Goal: Deploy, operate, monitor, and scale the system. Respond to alerts and incidents.
- System Design §1.2 — Queue topology. Understand Option C (three Redis) and why it's the production choice.
- Infrastructure §1 — Deployment overview. Understand the VM topology and what runs where.
- Infrastructure §4 — VM specifications. RAM and CPU rationale for each VM — use this to size and justify.
- Implementation Guide §6 — Docker Compose for all services. The canonical deployment config.
- Implementation Guide §7 — nginx gateway config. Rate limit zones and upstream routing.
- Observability §4 — Alloy architecture. How metrics/logs/traces flow from each VM to the LGTM+P cluster.
- Observability §8 — Alloy configuration. The production
config.alloy and the gateway nginx log pipeline.
- Observability §9 — Alerting rules. Set these up in Grafana before deploying to production. Pay special attention to the OOM alerts (
RedisBrokerHighMemory, WorkerOOMKilled, EmbeddingCircuitBreakerOpen) — these are newly added and cover failure modes not in the original stack.
- Observability §10 — Grafana dashboards. Build these in order — Pipeline Overview first, then Gateway, then the rest.
- Observability §11 — Debugging workflow and OOM triage. The step-by-step decision tree from alert to root cause.
- Infrastructure §8 — Scaling playbook. Ordered actions per bottleneck signal — including the new OOM runbooks at the end.
- Infrastructure §6 — Monitoring cluster sizing and storage considerations at each tier.
- Infrastructure §7 — Bottleneck map. Tells you what limits you at each throughput tier.
- Observability §6 — Redis section —
redis_evicted_keys_total > 0 on a broker Redis is always a critical finding. The noeviction policy should prevent this, but monitor it.
- System Design §8 B1–B3 — Resilience Q&A. Covers worker crashes, Orchestrator restarts, embedding failures.
- Design Concepts (conceptual patterns — not operational).
- Technology Choices (decision rationale — not operational).
- QA & Test Strategy (developer/QA concern).
Goal: Understand system behaviour well enough to write meaningful tests, define acceptance criteria, identify edge cases, and validate that the system behaves correctly under failure conditions.
- System Design §2 — Job state machine. This is the core contract to test. Every status transition, every terminal state, the idempotency guard.
- System Design §5 — Service contracts (request/response schemas). These are the API contracts your integration tests must validate.
- System Design §7 — MLWorkbench API contract. The end-to-end user-facing flow.
- Design Concepts — C2 — Idempotency. Duplicate callbacks must be safe no-ops. This is a critical test case.
- Design Concepts — D6 — Structured error with stage context. The
failed_stage + error.code contract drives UI behaviour. Test all error code paths.
¶ For integration and contract testing
- Design Concepts — C1 — Acknowledgement-based delivery. Test the scenario where a worker crashes mid-task — the job must be retried, not lost.
- Design Concepts — C3 — Visibility timeout. Test that a task that exceeds the timeout is correctly requeued.

** TASK STATEMENT **
Summarize the reading list above in two sentences.

** DATA UNDER STUDY **
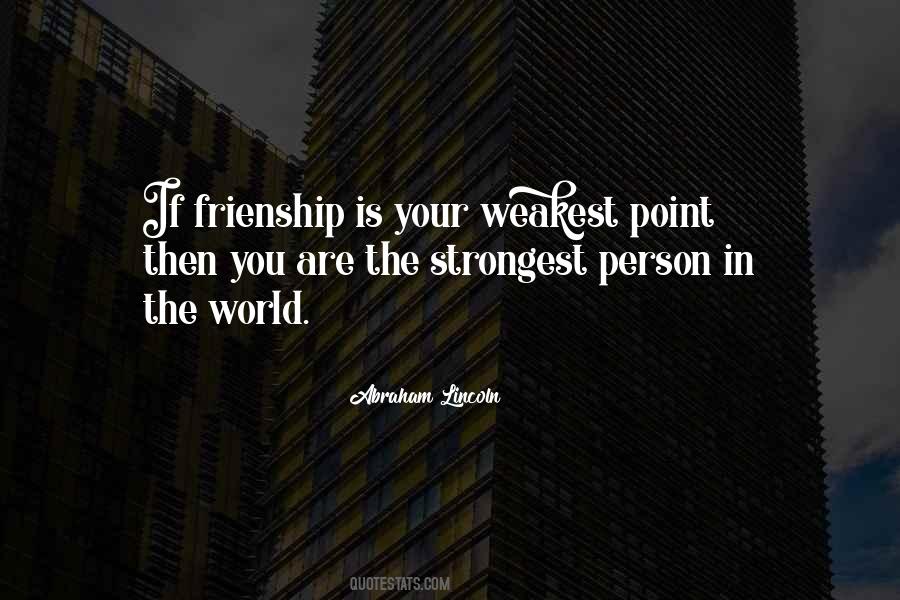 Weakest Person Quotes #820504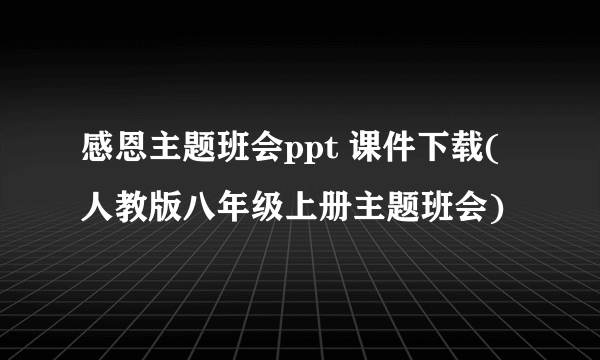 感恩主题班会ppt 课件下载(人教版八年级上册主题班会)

==

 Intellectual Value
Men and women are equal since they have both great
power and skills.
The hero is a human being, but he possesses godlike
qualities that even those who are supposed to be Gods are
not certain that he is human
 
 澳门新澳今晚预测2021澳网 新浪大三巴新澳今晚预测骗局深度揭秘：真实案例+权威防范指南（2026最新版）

* * *

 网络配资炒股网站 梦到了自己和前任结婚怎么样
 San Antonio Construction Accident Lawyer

** SOLUTION FOR THIS PROBLEM **
For deploying, operating, monitoring, and scaling the system, the reading list points to sections on queue topology, VM topology and specifications, the Docker Compose and nginx gateway configs, the Alloy architecture and configuration, alerting rules (including newly added OOM alerts), Grafana dashboards, OOM triage, and the scaling playbook. For testing, it points to the job state machine, the service and MLWorkbench API contracts, and the design concepts of idempotency, structured errors with stage context, acknowledgement-based delivery, and visibility timeout.